◆ **Metin**
▼

Yerli-yabancı çok sayıda haber ve fotoğraf ajanslarından, gazetelerin kendi üretici kadrolarından ve hatta amatör fotoğrafçıların gönderdiği sayısız fotoğraf, her gün, her saat, her dakika gazetelerin yazı işlerine ulaşır. Bu fotoğraflar “fotoğraf editörleri” tarafından değerlendirilir ve yayımlanacak kare ya da kareler bu kişiler tarafından belirlenir; yani “seçilir”. Gazetecilik mesleğinde “seçmek” kavramı en önemli, en büyülü kelimedir. Bu noktada bir haber tanımı yapmak gerekirse: Haber; kuralına (etiğine) uygun ya da değil okura/izleyiciye birileri (gazeteci, haberci, köşe yazarı, haber fotoğrafçısı, editör, fotoğraf editörü vs.) tarafından seçilen (sınırsız kelime ya da görüntü fırsatları arasından) ve iletilen mesajdır ve hatta imajdır (Soygüder, Ş., 2003:48). Haber fotoğrafçısının görüp de seçtiklerinin arasından fotoğraf editörü tekrar seçer. Ya sözgelimi üç kareden birini seçer ya da aynı kare içinden kadrajlama yolu ile yeni bir kare çıkarır. Son karar, fotoğraf editörünün seçtiğidir. Burada bir değerlendirme ve seçme işi söz konusudur ve bu nedenle fotoğraf editörlerinin alanlarında uzman kişiler olmaları gerekir.

▲

◆ **Etkinlikler**
[1] Fotoğraf editörleri hakkındaki metne göre şu ifadeler doğru mu: (a) Gazetelere gelen fotoğraflar yalnızca gazetelerin kendi kadrolarından gelir. (b) Yayımlanacak kareyi fotoğraf editörleri belirler. (c) Fotoğraf editörü bir kareyi kadrajlayarak ondan yeni bir kare çıkarabilir. Her biri için evet ya da hayır deyin ve metindeki belirleyici sözleri aynen alıntılayın.
[2] Fotoğraf editörlerini anlatan metni son cümlesinin ardından sürdürün.

[Kısa açıklayıcı altyazılar]
▼

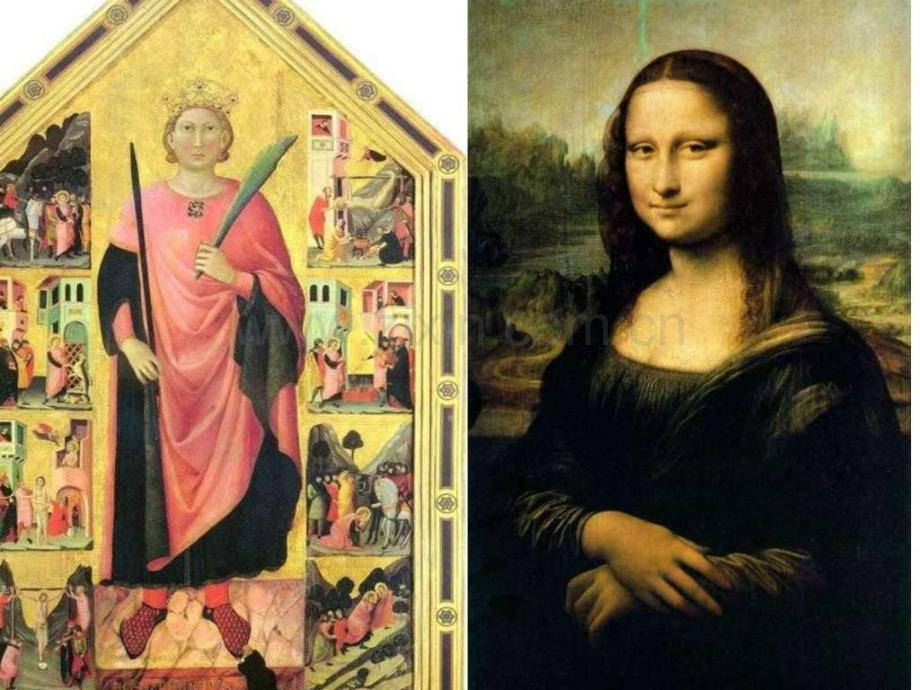 高二历史资本主义时代曙光图文.pptx_第1页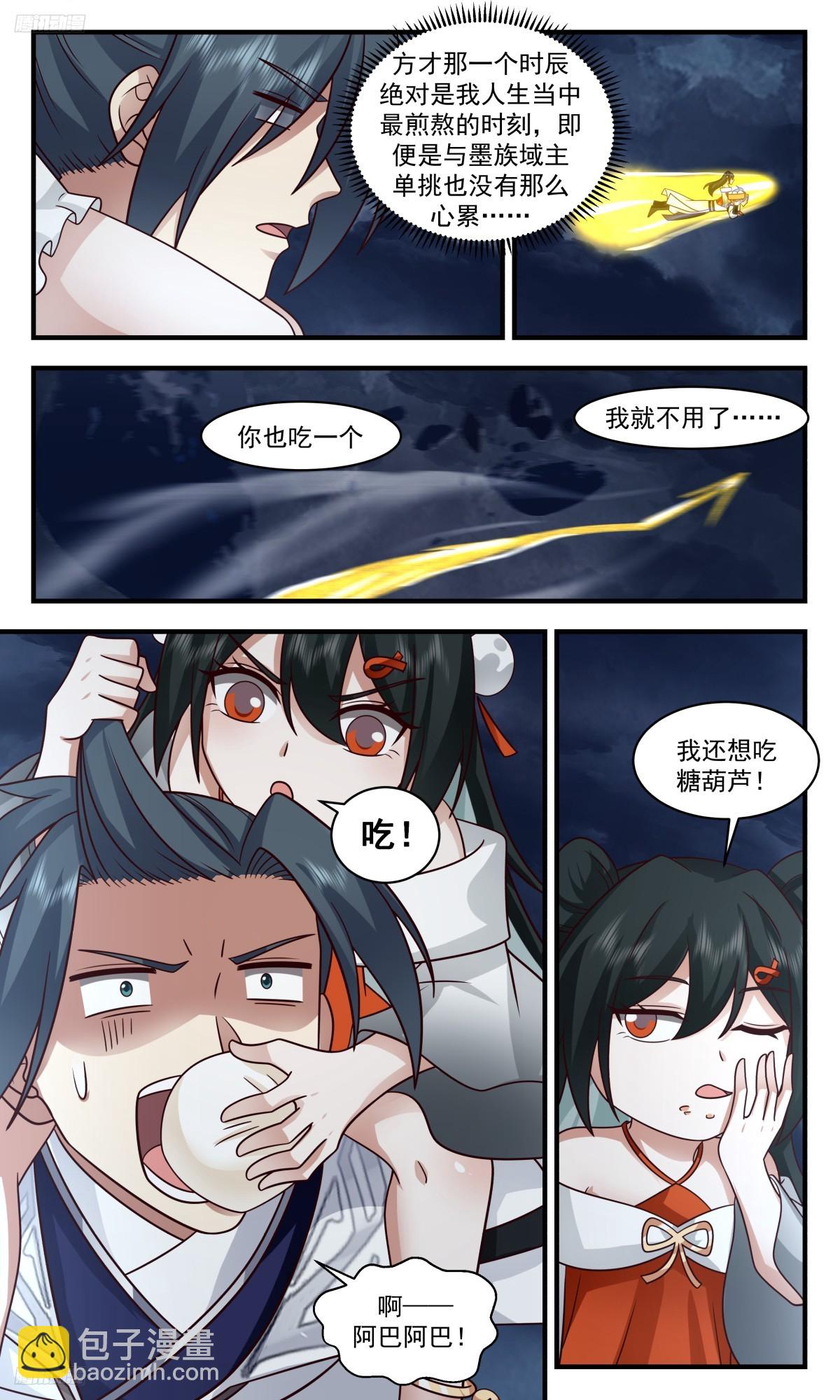 3147 墨之战场篇-哄孩子6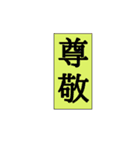 現実味を帯びる言葉（個別スタンプ：11）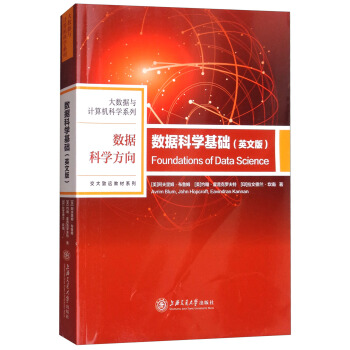 数据科学基础（英文版） 下载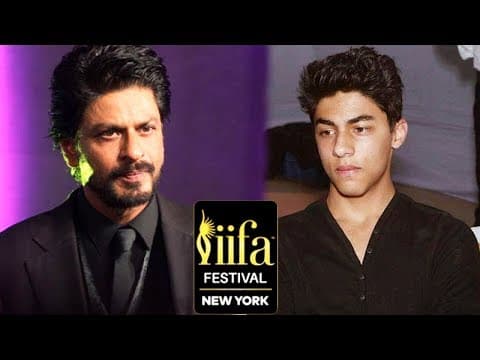 Shahrukh Khan To Miss IIFA 2017 Because Of Son Surgery | IFH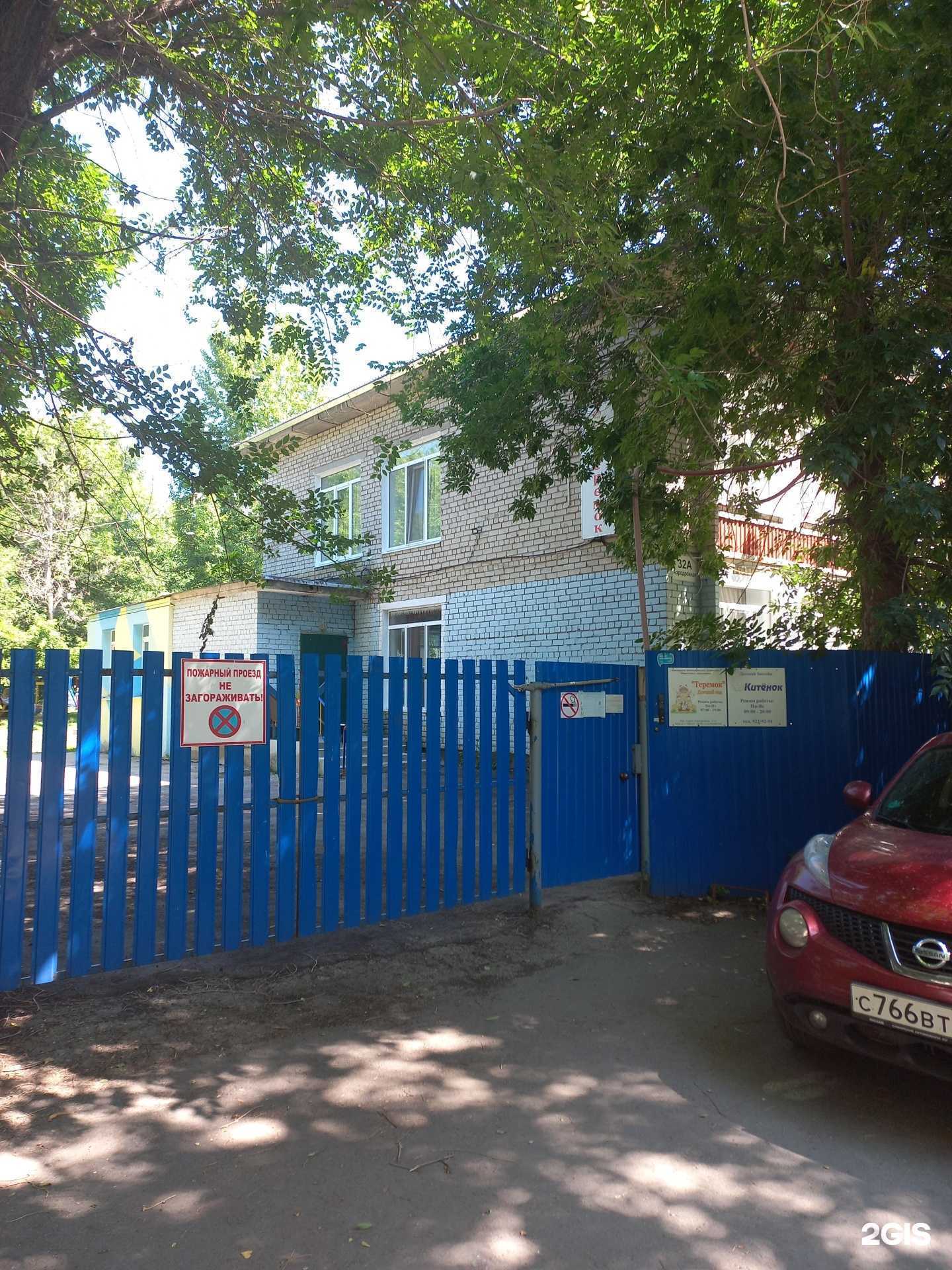 Отзывы на компанию Теремок в г. Самара c фото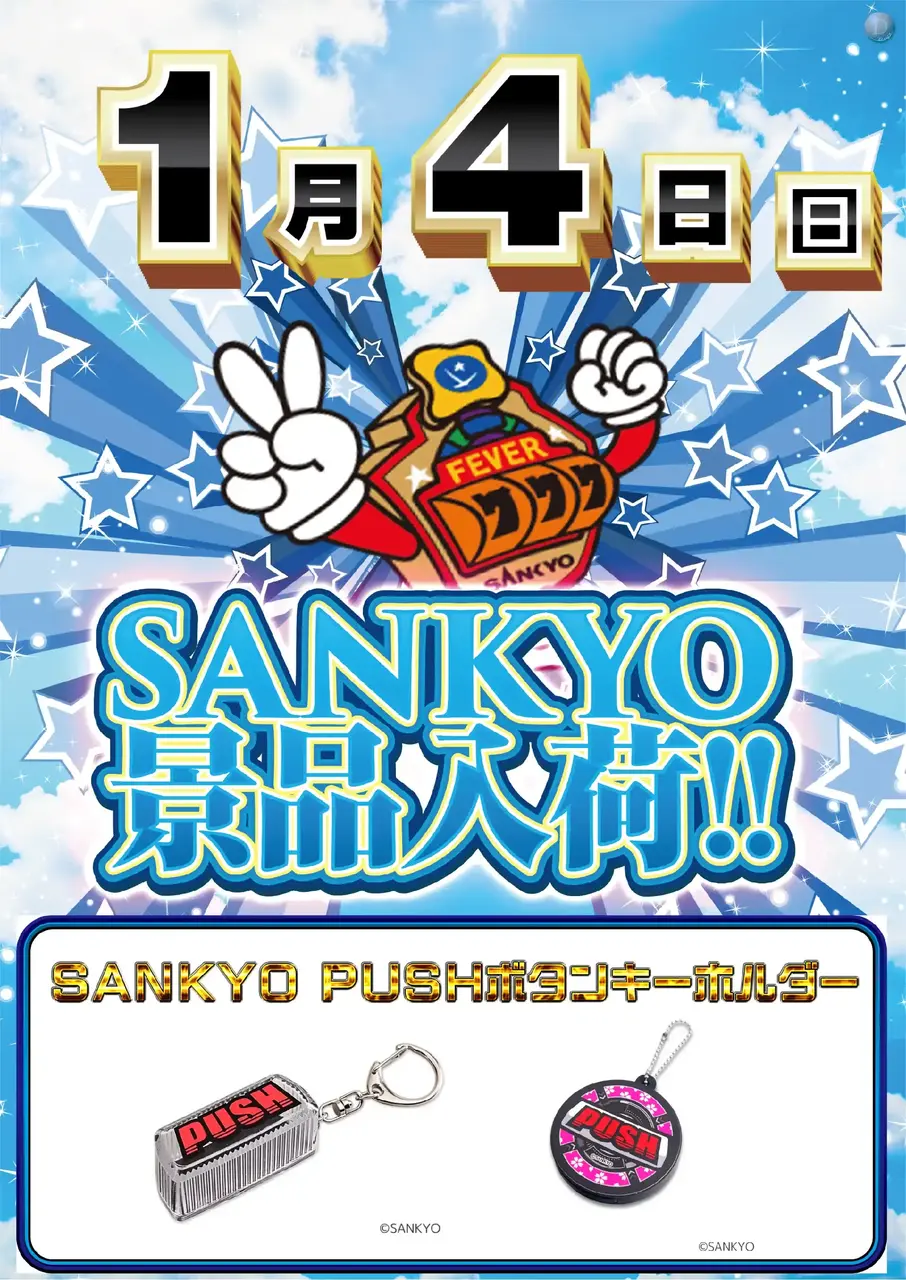 0104%e6%99%af%e5%93%81%e5%85%a5%e8%8d%b7pstaz%e7%b8%a6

▲

◆ **Cevap Listesi**
[1]
(a) Hayır: "Yerli-yabancı çok sayıda haber ve fotoğraf ajanslarından, gazetelerin kendi üretici kadrolarından ve hatta amatör fotoğrafçıların gönderdiği sayısız fotoğraf"
(b) Evet: "yayımlanacak kare ya da kareler bu kişiler tarafından belirlenir"
(c) Evet: "aynı kare içinden kadrajlama yolu ile yeni bir kare çıkarır"

[2]
Batılı ülkelerde gazete ve dergilerin birden çok fotoğraf editörü bulunmaktadır. Örneğin Time Dergisi’nde dokuz fotoğraf editörü çalışmaktadır. Türk basınındaki duruma gelince, yerel gazetelerde ve ihtisas gazetelerinde fotoğraf editörü istihdam edilmemektedir. Bu kurumlarda fotoğrafı değerlendirenler ve sayfaya girecek fotoğrafı seçenler ya sayfa sekreterleri ya da haber müdürleridir. Hatta bazı gazetelerde yazılı metinleri kontrol eden ve karar veren haber editörleri aynı zamanda fotoğraf editörlüğü de yapmaktadır. Yayımlanacak haber fotoğrafları üzerinde karar vermenin uzmanlık isteyen bir konu olduğu dikkate alındığında, bu uygulamanın önemli bir hata ve eksiklik olduğu söylenebilir.
Türkiye’de otuz altı adet gazete yayımlanmakta ve dağıtılmaktadır. Ancak 4-5 tane fotoğraf editörü görev yapmaktadır. Ciddi bir eksiklik, hoş olmayan bir durumdur bu. Bir parantez açarak bu kişilerin isimlerini vermek gerekirse: Hürriyet Gazetesi’nin Fotoğraf Editörü Ragıp Duran, Milliyet Gazetesi’nin Yalçın Çınar, Zaman Gazetesi’nin Selahattin Sevi, Anadolu Ajansının Fotoğraf Editörü ise Abdurrahman Antakyalı’dır. İzmir Hürriyet Gazetesi’nin Fotoğraf Editörü ise Gazanfer Karpat’tır. İsimleri sıralamışken burada bir noktaya değinerek parantez içinde bir parantez daha açmak gerekirse; haberin fotoğrafını çeken haber fotoğrafçılarının isimleri, ilgili haberin altında yazdığı halde, fotoğraf editörlerinin isimleri hiçbir zaman yazılmaz. Bu nedenle okur, yayımlanacak fotoğrafa karar veren eşik bekçilerinin adını bilmez. Onlar gazetelerin gizli kahramanlarıdır.
Gazeteleri taşıyan temel öğenin artık “fotoğraf” olduğu bilinmektedir. Gazetelerde fotoğrafa ayrılan alan yazıdan daha çoktur; okur önce fotoğrafı tüketir. Buna rağmen fotoğrafın değerlendirilmesi ve seçimine, dolayısıyla da kullanımına gereken önem verilmediğini de hayretler içinde izliyoruz.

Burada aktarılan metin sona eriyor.